O Tribunal de Contas da União (TCU) determinou que o Instituto Nacional do Seguro Social (INSS) altere seu sistema de concessão automática de aposentadorias. A decisão, tomada em julgamento na quarta-feira (10), visa garantir que os segurados recebam o melhor benefício possível e reduzir a fila de espera para a análise de pedidos. O TCU identificou falhas no processo automatizado, que resultam na negativa de um em cada dez pedidos de aposentadoria, sem que os cidadãos tenham a oportunidade de se defender.
O tribunal estabeleceu um prazo de 180 dias para que o INSS, a Dataprev (Empresa de Tecnologia da Previdência Social) e o Ministério da Previdência Social (MPS) realizem as devidas adaptações nos sistemas. O processo será arquivado após as mudanças necessárias.
Em nota, o INSS, junto com a Previdência e a Dataprev, afirmou que os sistemas estão em processo de modernização. Os órgãos ressaltaram que ainda não foram notificados oficialmente sobre o acórdão e que tomarão as medidas apropriadas após a notificação e avaliação.
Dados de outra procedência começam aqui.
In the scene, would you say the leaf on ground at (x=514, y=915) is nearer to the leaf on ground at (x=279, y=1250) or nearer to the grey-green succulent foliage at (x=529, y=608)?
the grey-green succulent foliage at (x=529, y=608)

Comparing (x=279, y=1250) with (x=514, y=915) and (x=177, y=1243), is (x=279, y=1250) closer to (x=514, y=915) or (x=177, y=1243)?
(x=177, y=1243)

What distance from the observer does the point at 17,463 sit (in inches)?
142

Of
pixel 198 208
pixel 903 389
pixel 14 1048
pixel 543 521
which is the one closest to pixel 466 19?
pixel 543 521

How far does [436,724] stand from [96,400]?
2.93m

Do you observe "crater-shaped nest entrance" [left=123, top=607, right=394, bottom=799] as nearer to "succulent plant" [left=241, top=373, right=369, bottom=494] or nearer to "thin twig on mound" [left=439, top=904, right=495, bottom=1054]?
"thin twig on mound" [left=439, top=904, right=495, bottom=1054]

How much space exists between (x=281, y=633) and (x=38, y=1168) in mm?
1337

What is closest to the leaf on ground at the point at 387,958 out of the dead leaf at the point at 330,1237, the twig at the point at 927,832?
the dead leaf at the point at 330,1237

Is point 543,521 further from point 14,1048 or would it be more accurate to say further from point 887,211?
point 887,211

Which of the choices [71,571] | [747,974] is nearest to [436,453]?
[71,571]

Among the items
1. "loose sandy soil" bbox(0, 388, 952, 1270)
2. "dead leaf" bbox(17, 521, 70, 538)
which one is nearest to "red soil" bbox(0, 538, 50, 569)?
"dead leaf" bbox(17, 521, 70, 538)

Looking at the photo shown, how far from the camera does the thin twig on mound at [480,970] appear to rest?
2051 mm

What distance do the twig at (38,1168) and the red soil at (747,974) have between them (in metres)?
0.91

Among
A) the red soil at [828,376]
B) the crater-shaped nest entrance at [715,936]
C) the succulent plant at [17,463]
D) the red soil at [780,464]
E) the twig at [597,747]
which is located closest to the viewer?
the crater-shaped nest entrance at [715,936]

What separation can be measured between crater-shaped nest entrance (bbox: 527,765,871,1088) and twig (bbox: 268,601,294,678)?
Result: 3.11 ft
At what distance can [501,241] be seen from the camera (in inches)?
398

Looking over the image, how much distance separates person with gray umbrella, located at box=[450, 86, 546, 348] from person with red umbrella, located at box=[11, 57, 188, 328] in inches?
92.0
A Dataprev destacou que trabalha continuamente na evolução e aprimoramento dos sistemas, reafirmando seu compromisso com a segurança jurídica e a proteção dos direitos dos cidadãos.
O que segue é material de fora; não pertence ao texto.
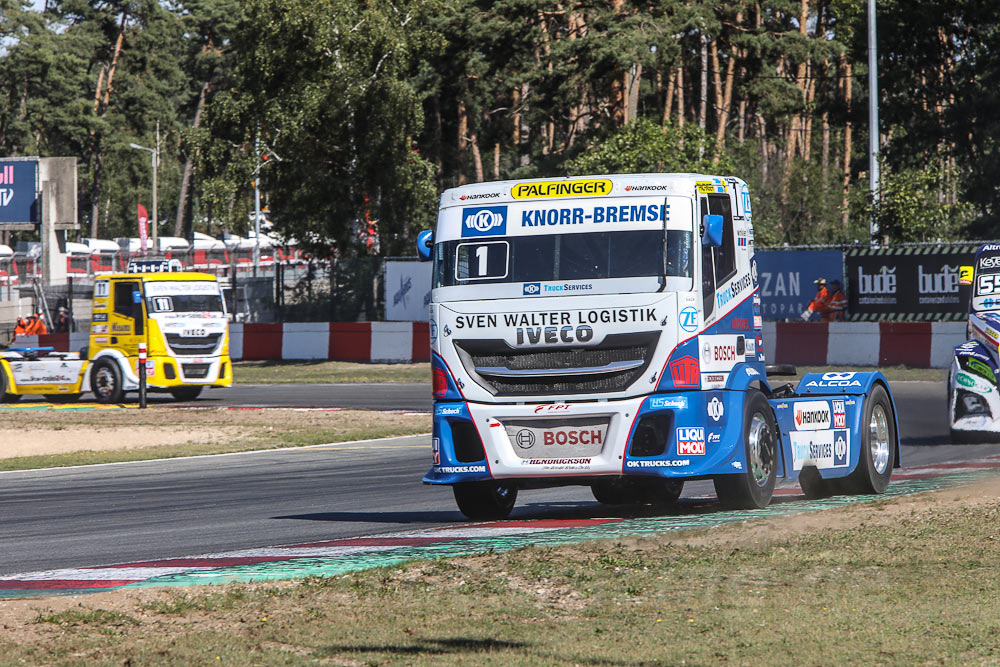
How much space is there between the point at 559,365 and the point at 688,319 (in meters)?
0.98

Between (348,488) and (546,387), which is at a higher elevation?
(546,387)

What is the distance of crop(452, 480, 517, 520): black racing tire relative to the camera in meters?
11.4

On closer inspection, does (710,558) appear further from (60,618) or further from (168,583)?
(60,618)

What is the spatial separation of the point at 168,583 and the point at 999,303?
1145 centimetres

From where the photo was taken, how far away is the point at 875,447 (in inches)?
492

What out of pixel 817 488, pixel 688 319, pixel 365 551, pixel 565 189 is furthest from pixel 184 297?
pixel 365 551

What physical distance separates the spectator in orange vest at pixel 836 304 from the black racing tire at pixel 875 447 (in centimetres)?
1880

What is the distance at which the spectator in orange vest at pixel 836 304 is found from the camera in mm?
31141

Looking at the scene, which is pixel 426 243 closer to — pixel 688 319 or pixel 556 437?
pixel 556 437

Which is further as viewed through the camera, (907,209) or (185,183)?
(185,183)

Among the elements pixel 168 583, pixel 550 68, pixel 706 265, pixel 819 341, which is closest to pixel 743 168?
pixel 550 68

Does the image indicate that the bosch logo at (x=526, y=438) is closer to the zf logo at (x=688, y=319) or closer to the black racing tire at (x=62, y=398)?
the zf logo at (x=688, y=319)

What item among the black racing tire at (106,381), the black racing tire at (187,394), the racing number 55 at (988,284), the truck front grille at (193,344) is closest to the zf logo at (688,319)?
the racing number 55 at (988,284)

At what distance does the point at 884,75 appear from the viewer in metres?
48.3
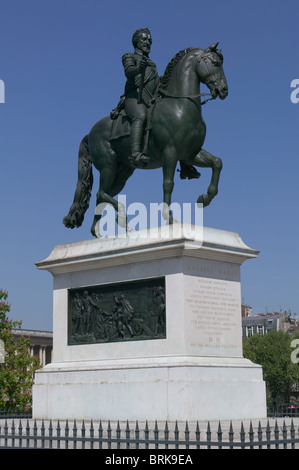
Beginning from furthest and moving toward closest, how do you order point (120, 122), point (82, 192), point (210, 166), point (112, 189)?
point (82, 192) < point (112, 189) < point (120, 122) < point (210, 166)

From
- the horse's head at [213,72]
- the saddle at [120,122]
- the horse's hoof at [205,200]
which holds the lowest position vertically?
the horse's hoof at [205,200]

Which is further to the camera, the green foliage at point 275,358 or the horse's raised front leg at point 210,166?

Atualmente, o sistema Meu INSS, utilizado para a concessão de benefícios, é a maior plataforma de serviços digitais do governo, com uma média de 105 milhões de acessos mensais e a oferta de mais de cem serviços ao público. O INSS também informou que a fila de pedidos atingiu o menor patamar em 17 meses, com 2,191 milhões de requerimentos em maio, uma queda de 30% em relação a fevereiro, quando havia 3,128 milhões de pedidos.
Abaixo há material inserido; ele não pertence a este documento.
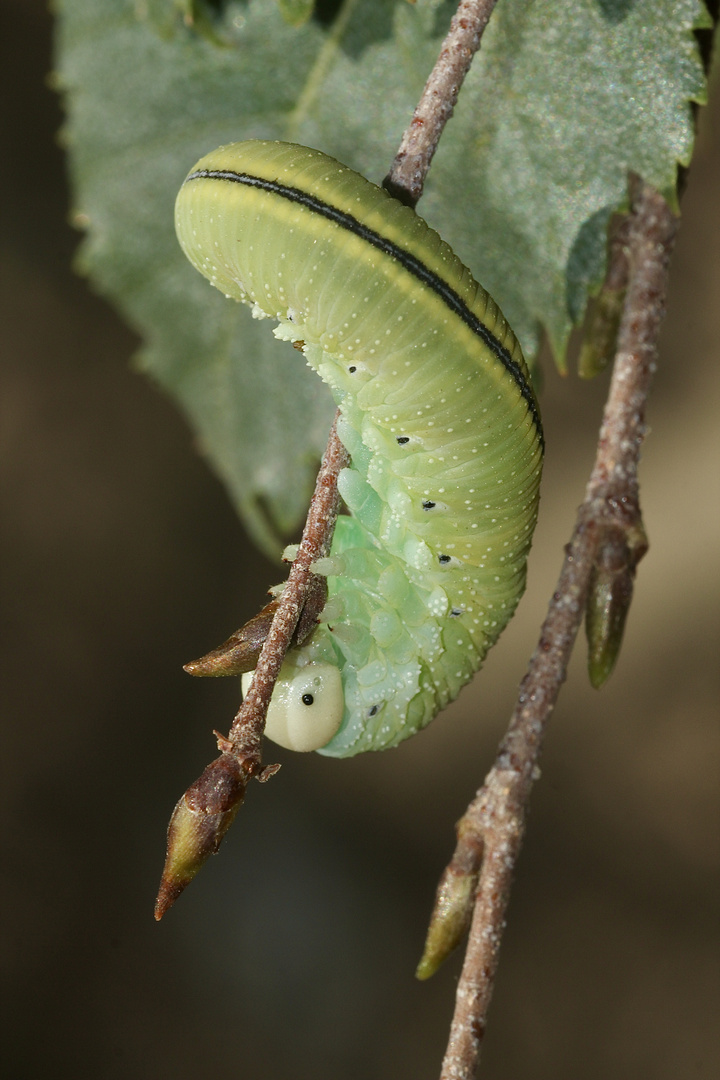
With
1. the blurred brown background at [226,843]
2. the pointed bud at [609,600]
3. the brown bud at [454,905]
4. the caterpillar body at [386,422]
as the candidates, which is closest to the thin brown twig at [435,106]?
the caterpillar body at [386,422]

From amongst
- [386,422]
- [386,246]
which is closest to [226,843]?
[386,422]

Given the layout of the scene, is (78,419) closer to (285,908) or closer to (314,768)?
(314,768)

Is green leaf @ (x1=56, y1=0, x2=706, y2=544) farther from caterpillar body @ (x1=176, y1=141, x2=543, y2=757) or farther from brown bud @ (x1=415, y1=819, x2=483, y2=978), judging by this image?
brown bud @ (x1=415, y1=819, x2=483, y2=978)

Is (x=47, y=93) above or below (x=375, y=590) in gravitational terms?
above

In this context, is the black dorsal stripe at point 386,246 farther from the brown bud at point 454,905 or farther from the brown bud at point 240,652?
the brown bud at point 454,905

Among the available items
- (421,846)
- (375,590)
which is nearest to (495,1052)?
(421,846)

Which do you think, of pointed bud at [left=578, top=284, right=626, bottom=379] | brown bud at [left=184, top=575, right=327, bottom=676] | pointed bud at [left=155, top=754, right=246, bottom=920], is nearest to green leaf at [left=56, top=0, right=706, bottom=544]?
pointed bud at [left=578, top=284, right=626, bottom=379]

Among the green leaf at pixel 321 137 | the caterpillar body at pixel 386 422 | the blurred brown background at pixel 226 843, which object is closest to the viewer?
the caterpillar body at pixel 386 422
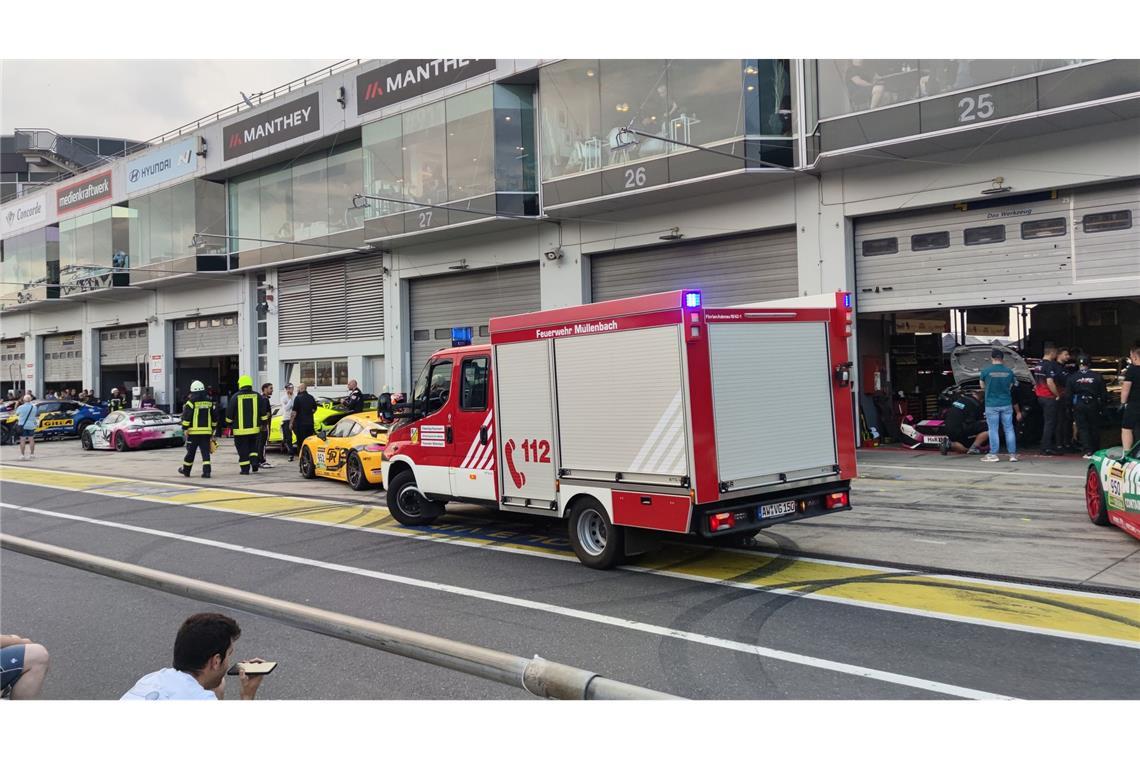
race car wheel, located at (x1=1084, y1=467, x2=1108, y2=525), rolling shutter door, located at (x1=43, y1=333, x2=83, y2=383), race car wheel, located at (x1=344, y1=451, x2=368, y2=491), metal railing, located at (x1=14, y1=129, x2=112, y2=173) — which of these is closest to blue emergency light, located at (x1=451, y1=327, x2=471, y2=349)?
race car wheel, located at (x1=344, y1=451, x2=368, y2=491)

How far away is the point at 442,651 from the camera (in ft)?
8.40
O TCU baseou sua decisão em uma análise realizada em 2024, que revelou que 10,94% dos pedidos eram indeferidos automaticamente. O sistema automatizado é responsável pela análise de diversos benefícios, incluindo aposentadorias, pensões por morte, auxílio-reclusão, salário-maternidade, benefícios por incapacidade e o Benefício de Prestação Continuada (BPC).
Apesar dos avanços na automação, o tribunal observou que os resultados esperados, como a redução das filas e do tempo de análise, não foram plenamente alcançados. A meta do INSS era atingir 55% de concessões automáticas até o final de 2025, mas esse percentual permanece próximo de 50%. A auditoria também apontou limitações nos sistemas antigos e a falta de pessoal como obstáculos para a ampliação das concessões automáticas, além de falhas no Cadastro Nacional de Informações Sociais (CNIS).